> [What to do] Transcribe each of the lines below exactly, without altering any wording, spacing, or punctuation.

> [Raw records]
* Begin *
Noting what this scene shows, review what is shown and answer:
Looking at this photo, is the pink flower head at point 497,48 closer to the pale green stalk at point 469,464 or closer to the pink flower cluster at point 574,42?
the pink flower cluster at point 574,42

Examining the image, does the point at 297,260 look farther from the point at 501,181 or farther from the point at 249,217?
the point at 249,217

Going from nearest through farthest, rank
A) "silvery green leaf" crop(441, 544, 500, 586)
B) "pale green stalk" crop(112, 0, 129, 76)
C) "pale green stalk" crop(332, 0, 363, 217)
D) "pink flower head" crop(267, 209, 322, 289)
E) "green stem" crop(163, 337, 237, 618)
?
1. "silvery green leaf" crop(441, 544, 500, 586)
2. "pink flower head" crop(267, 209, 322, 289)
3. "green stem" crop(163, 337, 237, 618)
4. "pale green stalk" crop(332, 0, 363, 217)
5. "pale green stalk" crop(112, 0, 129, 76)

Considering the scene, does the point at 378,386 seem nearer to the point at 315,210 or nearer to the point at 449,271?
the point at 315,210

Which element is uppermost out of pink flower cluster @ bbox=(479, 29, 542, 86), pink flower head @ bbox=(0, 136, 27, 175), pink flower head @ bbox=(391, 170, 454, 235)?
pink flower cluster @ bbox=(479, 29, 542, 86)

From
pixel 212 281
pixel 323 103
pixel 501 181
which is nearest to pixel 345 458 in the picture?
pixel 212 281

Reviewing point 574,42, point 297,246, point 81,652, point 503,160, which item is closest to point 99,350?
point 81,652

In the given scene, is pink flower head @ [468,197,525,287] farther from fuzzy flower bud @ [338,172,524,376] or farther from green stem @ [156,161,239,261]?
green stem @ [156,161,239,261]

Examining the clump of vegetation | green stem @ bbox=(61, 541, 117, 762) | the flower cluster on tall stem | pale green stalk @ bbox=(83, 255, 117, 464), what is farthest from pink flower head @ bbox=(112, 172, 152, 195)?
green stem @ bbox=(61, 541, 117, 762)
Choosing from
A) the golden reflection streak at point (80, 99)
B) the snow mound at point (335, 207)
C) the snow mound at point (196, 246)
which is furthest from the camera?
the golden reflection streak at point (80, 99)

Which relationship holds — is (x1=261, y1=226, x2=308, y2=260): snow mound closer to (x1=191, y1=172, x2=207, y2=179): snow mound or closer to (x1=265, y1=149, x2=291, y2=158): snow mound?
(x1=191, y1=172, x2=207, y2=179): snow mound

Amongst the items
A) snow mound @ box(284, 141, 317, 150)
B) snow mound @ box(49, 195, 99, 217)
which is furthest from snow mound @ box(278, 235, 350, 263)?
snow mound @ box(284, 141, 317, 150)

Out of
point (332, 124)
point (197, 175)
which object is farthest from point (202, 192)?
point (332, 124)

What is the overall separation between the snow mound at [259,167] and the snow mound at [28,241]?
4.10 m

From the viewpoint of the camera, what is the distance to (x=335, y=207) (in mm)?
* End *
> [Solution below]
Noting what this scene shows, review what is shown and answer:
Looking at this photo, is the pink flower head at point 497,48 closer to the pale green stalk at point 469,464 or closer to the pink flower cluster at point 574,42?
the pink flower cluster at point 574,42

Examining the image, does the point at 297,260 look farther from the point at 501,181 or farther from the point at 249,217?
the point at 249,217

Going from nearest through farthest, rank
A) "silvery green leaf" crop(441, 544, 500, 586)
B) "pale green stalk" crop(112, 0, 129, 76)
C) "pale green stalk" crop(332, 0, 363, 217)
D) "pink flower head" crop(267, 209, 322, 289)
E) "green stem" crop(163, 337, 237, 618)
?
1. "silvery green leaf" crop(441, 544, 500, 586)
2. "pink flower head" crop(267, 209, 322, 289)
3. "green stem" crop(163, 337, 237, 618)
4. "pale green stalk" crop(332, 0, 363, 217)
5. "pale green stalk" crop(112, 0, 129, 76)

Considering the scene, does the point at 378,386 seem nearer to the point at 315,210 or nearer to the point at 449,271?
the point at 315,210

Which element is uppermost out of pink flower cluster @ bbox=(479, 29, 542, 86), pink flower head @ bbox=(0, 136, 27, 175), pink flower head @ bbox=(391, 170, 454, 235)?
pink flower cluster @ bbox=(479, 29, 542, 86)

From
pixel 212 281
pixel 323 103
pixel 501 181
which is nearest to pixel 345 458 in the picture?
pixel 212 281

Reviewing point 574,42, point 297,246, point 81,652, point 503,160, which item is closest to point 99,350?
point 81,652

In the given scene, is pink flower head @ [468,197,525,287] farther from fuzzy flower bud @ [338,172,524,376] or farther from green stem @ [156,161,239,261]?
green stem @ [156,161,239,261]

Examining the clump of vegetation | green stem @ bbox=(61, 541, 117, 762) | the flower cluster on tall stem | pale green stalk @ bbox=(83, 255, 117, 464), what is farthest from pink flower head @ bbox=(112, 172, 152, 195)?
green stem @ bbox=(61, 541, 117, 762)
Choosing from
A) the golden reflection streak at point (80, 99)
B) the snow mound at point (335, 207)
C) the snow mound at point (196, 246)
which is furthest from the camera?
the golden reflection streak at point (80, 99)

Which relationship holds — is (x1=261, y1=226, x2=308, y2=260): snow mound closer to (x1=191, y1=172, x2=207, y2=179): snow mound or closer to (x1=265, y1=149, x2=291, y2=158): snow mound?
(x1=191, y1=172, x2=207, y2=179): snow mound

Amongst the items
A) snow mound @ box(284, 141, 317, 150)
B) snow mound @ box(49, 195, 99, 217)
which is furthest from snow mound @ box(278, 235, 350, 263)?
snow mound @ box(284, 141, 317, 150)

Out of
point (332, 124)
point (197, 175)
which object is farthest from point (202, 192)?
point (332, 124)

What is the overall separation between the snow mound at [259,167] and the snow mound at [28,241]?
4.10 m

From the viewpoint of the camera, what is the distance to (x=335, y=207) (in mm)?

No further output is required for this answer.